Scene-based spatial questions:

========

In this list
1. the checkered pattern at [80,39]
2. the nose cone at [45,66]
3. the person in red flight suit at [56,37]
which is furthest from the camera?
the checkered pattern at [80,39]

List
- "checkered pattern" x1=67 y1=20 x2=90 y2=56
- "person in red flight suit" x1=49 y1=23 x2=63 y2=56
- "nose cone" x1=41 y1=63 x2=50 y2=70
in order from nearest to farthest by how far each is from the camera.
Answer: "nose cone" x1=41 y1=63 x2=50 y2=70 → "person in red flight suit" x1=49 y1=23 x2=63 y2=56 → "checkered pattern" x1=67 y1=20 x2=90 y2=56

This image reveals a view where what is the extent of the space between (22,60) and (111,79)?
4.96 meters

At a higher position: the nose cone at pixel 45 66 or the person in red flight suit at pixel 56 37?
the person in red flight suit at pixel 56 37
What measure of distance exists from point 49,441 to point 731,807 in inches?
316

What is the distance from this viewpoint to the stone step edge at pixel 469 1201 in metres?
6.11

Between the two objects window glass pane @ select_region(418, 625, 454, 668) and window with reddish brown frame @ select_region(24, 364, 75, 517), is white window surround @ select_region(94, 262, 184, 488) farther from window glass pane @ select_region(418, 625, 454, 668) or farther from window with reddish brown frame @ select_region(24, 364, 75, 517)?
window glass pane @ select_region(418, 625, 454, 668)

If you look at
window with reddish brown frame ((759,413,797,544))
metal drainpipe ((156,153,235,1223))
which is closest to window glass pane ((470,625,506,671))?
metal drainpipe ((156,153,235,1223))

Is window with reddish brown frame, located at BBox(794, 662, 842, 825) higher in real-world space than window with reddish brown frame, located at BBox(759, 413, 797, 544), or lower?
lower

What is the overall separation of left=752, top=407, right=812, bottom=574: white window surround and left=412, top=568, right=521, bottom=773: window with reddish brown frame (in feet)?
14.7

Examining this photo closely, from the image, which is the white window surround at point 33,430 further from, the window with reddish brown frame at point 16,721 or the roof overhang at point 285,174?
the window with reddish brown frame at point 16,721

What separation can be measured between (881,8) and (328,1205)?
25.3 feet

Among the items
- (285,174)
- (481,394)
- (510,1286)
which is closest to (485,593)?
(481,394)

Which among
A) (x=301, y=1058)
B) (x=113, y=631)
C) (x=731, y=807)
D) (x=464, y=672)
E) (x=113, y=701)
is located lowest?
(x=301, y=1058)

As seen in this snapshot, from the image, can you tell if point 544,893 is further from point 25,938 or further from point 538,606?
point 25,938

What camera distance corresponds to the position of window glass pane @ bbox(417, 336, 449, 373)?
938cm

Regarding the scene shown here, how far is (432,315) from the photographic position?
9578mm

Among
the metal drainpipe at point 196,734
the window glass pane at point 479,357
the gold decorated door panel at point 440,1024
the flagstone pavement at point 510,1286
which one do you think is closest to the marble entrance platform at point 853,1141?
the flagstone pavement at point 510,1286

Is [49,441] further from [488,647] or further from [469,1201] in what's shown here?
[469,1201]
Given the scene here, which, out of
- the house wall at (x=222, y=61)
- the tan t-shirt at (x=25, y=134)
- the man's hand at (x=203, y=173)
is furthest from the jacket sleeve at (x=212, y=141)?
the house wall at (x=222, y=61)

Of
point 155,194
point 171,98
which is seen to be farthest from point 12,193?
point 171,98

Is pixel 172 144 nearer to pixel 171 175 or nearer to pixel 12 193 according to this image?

========

**Description of the task:** Select each line in the records above that contains the word "lower" and copy those lines.

**Final result:**
Is window with reddish brown frame, located at BBox(794, 662, 842, 825) higher in real-world space than window with reddish brown frame, located at BBox(759, 413, 797, 544), or lower?
lower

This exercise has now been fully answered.